The choropleths reveal some interesting aspects of the data. Floods, which are the top property damage values are present in almost every state and may be the largest total damage from reports in California, Florida, and the Northeast corridor. These areas have high property values and would result in a high summation. Hurricanes on the other hand, while very destructive, are concentrated on the southern coasts. Note that Nevada shows up in the Hurricane plot. The bin goes from $0 to $1 Million, but while most state reported no Hurricane costs, Nevada reports $0, so the state gets assigned a color.
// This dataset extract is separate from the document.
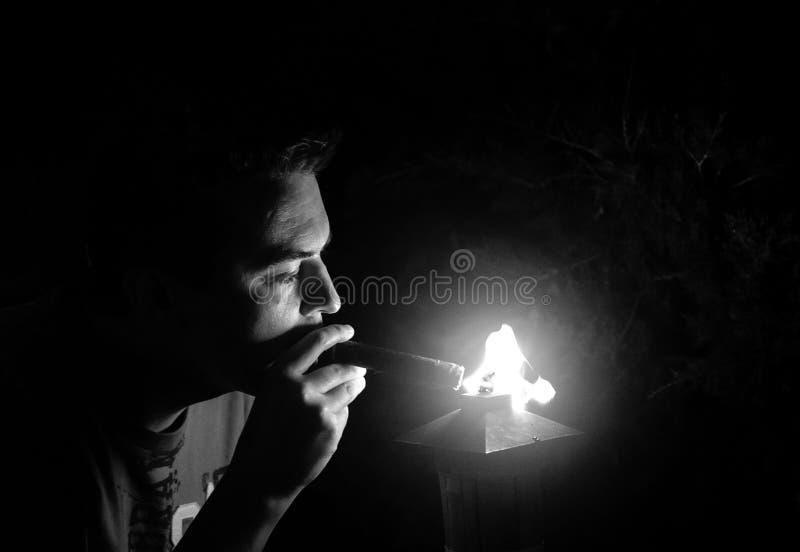 有雪茄的人 免版税库存图片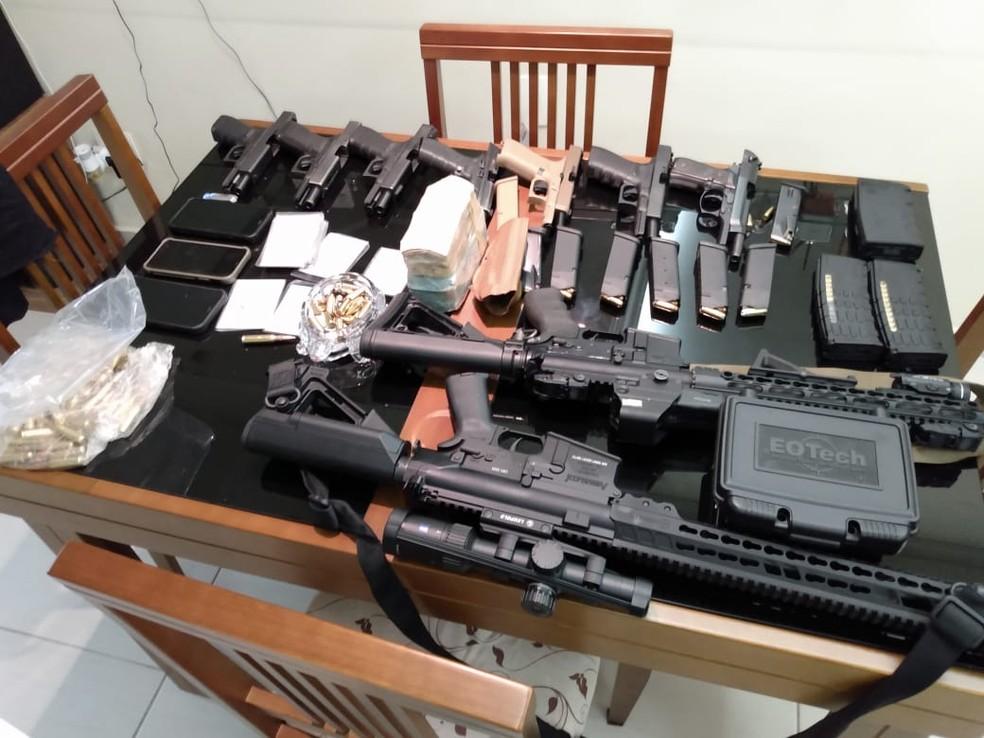 Armas e dinheiro apreendidos na casa de um dos policiais civis alvo da operação do Gaeco — Foto: Divulgação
Other interesting observations are that, as expected, Storm Surges are confined to the coasts (except for Montana), Tornadoes are predominately in the area known as ‘Tornado Alley’, and Flash Floods and Hail have been encountered in all states.

par(mfrow=c(4,2), mar = c(1,1,1,1), oma = c(0,0,2,0))
topevents <- 1:6

for (evt in topevents) {
  crop.state <- recent.clean[recent.clean$EVTYPE == topsix_crop[evt],]
  crop.state.group <- group_by(crop.state, statename)
  crop.state.group_sum <- summarize(crop.state.group, total = sum(CROPDMG))
  
  # Match values to database region names
  mapnames <- map("state", plot=FALSE)$names
  regionlist <- strsplit(mapnames, ":")
  mapnames.fin <- sapply(regionlist, "[", 1)
  m <- match(mapnames.fin, tolower(crop.state.group_sum$statename))
  maprates <- crop.state.group_sum$total[m]
  maprates <- na.omit(maprates)
  statecols <- sapply(maprates, FUN=getColor)
  map("state", regions=crop.state.group_sum$statename[m], proj = "albers",
      param = c(39,45), fill=TRUE, col=statecols, border=NA, resolution=0)
  text(mapproject(-90,26), topsix_crop[evt], cex = 1)
}
mtext("Lattice Plot of Top 6 Events: Crop Damage by State (1996-2011)", outer=TRUE)
# Make-shift legend
plot(0, 0, type="n", axes=FALSE, xlim=c(0,30), ylim=c(0,2))
rect(c(5,10,15,20), c(1,1,1,1), c(10,15,20,25), c(1.25,1.25,1.25,1.25),
     col=sapply(c(0,1000001,100000001,1000000001), getColor), border="white", lwd=0.4)
text(15, 1.35, "Crop Damage ($)")
text(c(5,10,15,20), c(0.9,0.9,0.9), c("$0", "$1M","$100M","$1B"), cex=0.8)  # Tick labels

plot of chunk unnamed-chunk-19

The next plot of choropleths show the distribution of the Top 6 Events for crop damage. Crop damage is going to be influenced by the effect that most crops in the United States are grown in the South, Midwest, and California. Drought leads the way with concentrations in Texas and Oklahoma. The rest of the Midwest and states south of the Great Lakes also show effects from Drought. Floods occur in all states, with a Concentration in California, where Drought did not have such a large effect. Again Hurricanes show up on the southeast coastline. Hail and Flashfloods show up in the Midwest and South. Extreme Cold is interesting because it shows up in some states that usually do not get as cold as the rest of the country. Because of this, we can deduce more cold sensitive crops are grown in Texas, Louisiana, Florida, and California.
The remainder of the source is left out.